Marco Varvello,  UK Bureau Chief  for RAI Italian Radio and Television. He holds a degree in Philosophy and started as a journalist in Milan at the daily newspapers ‘La Notte’ and ‘Il Giornale’,  directed  by Indro Montanelli.  Working for RAI since 1987,  Marco Varvello anchored the news for TG1 and was curator and editor of  “Il Fatto” by Enzo Biagi. He was the RAI  News correspondent in Germany, Berlin (2006-2014), London (1997-2005) and special correspondent in the US. He is now back to London as UK Bureau Chief since 2014. He has been awarded the “London Foreign Press Award”  by the Foreign Press Association for the best programme in a foreign language about the UK. He wrote the novel ‘Dimentica le Mille e una Notte’, published by Rizzoli, which won the Literary award Ado-Lisant di Lille-Bruxelles. His most recent books are  “Brexit Blues” (Mondadori), “Londra Anni Venti” (Bompiani) and “Passo falso” (RaiLibri). Marco Varvello is a member of the Italian-German Cultural Centre of Villa Vigoni.

● **Written exercise a**:
Please report how many lines of the records below contain the string "furthest". Give only the number.

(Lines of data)
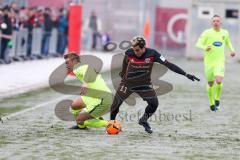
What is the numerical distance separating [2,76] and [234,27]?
79.8 ft

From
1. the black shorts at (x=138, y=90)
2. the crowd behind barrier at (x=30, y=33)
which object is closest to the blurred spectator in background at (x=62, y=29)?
the crowd behind barrier at (x=30, y=33)

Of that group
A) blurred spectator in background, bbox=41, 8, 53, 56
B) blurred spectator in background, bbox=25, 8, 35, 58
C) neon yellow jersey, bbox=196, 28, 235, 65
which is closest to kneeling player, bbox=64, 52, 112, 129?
neon yellow jersey, bbox=196, 28, 235, 65

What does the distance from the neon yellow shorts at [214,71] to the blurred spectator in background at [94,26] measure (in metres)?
25.7

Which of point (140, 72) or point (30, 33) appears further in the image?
point (30, 33)

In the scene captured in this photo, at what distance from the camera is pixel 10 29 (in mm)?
28781

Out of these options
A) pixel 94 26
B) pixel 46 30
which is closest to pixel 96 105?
pixel 46 30

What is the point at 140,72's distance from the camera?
13773 millimetres

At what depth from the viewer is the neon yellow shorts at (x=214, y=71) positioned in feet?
62.6

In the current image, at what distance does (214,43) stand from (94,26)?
86.4 ft

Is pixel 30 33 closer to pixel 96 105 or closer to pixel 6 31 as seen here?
pixel 6 31

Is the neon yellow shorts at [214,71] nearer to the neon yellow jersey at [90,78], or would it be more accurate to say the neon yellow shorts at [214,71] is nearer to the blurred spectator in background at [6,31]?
the neon yellow jersey at [90,78]

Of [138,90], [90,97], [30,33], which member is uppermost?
[30,33]

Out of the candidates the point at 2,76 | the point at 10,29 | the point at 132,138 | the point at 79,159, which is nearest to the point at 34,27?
the point at 10,29

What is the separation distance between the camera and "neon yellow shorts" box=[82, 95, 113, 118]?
13.8m
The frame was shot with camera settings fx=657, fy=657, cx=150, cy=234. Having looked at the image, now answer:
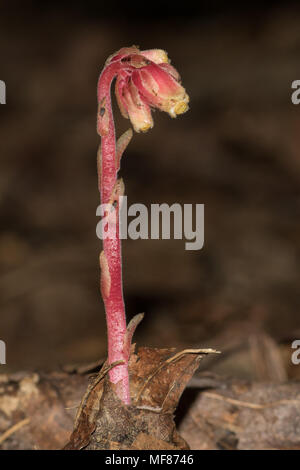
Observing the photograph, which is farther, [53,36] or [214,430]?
[53,36]

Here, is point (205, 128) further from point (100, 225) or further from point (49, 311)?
point (100, 225)

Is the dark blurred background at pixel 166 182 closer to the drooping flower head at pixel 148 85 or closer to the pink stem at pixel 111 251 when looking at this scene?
the pink stem at pixel 111 251

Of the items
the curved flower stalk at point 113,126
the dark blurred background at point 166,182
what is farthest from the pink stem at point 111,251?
the dark blurred background at point 166,182

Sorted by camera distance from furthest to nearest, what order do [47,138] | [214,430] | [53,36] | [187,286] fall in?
1. [53,36]
2. [47,138]
3. [187,286]
4. [214,430]

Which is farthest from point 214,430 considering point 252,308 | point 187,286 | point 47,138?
point 47,138

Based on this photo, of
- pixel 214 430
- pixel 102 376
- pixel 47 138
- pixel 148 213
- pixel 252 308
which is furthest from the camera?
pixel 47 138

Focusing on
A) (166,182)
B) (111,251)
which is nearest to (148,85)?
(111,251)

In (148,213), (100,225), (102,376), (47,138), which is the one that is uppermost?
(47,138)
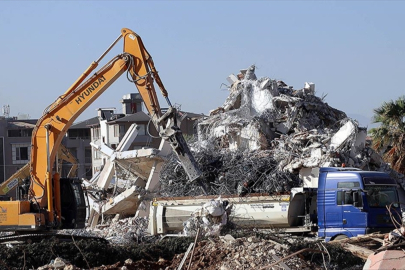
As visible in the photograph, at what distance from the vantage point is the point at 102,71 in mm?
22062

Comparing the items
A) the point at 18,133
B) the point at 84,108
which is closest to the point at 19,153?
the point at 18,133

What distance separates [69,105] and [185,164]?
12.0 ft

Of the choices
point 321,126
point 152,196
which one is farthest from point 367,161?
point 152,196

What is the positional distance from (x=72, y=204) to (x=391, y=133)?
688 inches

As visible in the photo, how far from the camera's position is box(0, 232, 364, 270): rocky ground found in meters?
14.5

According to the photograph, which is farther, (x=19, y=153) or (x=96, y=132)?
(x=96, y=132)

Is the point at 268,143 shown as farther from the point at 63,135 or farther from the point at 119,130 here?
the point at 119,130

● **Written exercise b**:
In the biography of Marco Varvello above, which award did the Foreign Press Association give him?

● **Finished answer a**:
2

● **Finished answer b**:
The "London Foreign Press Award," for the best programme in a foreign language about the UK.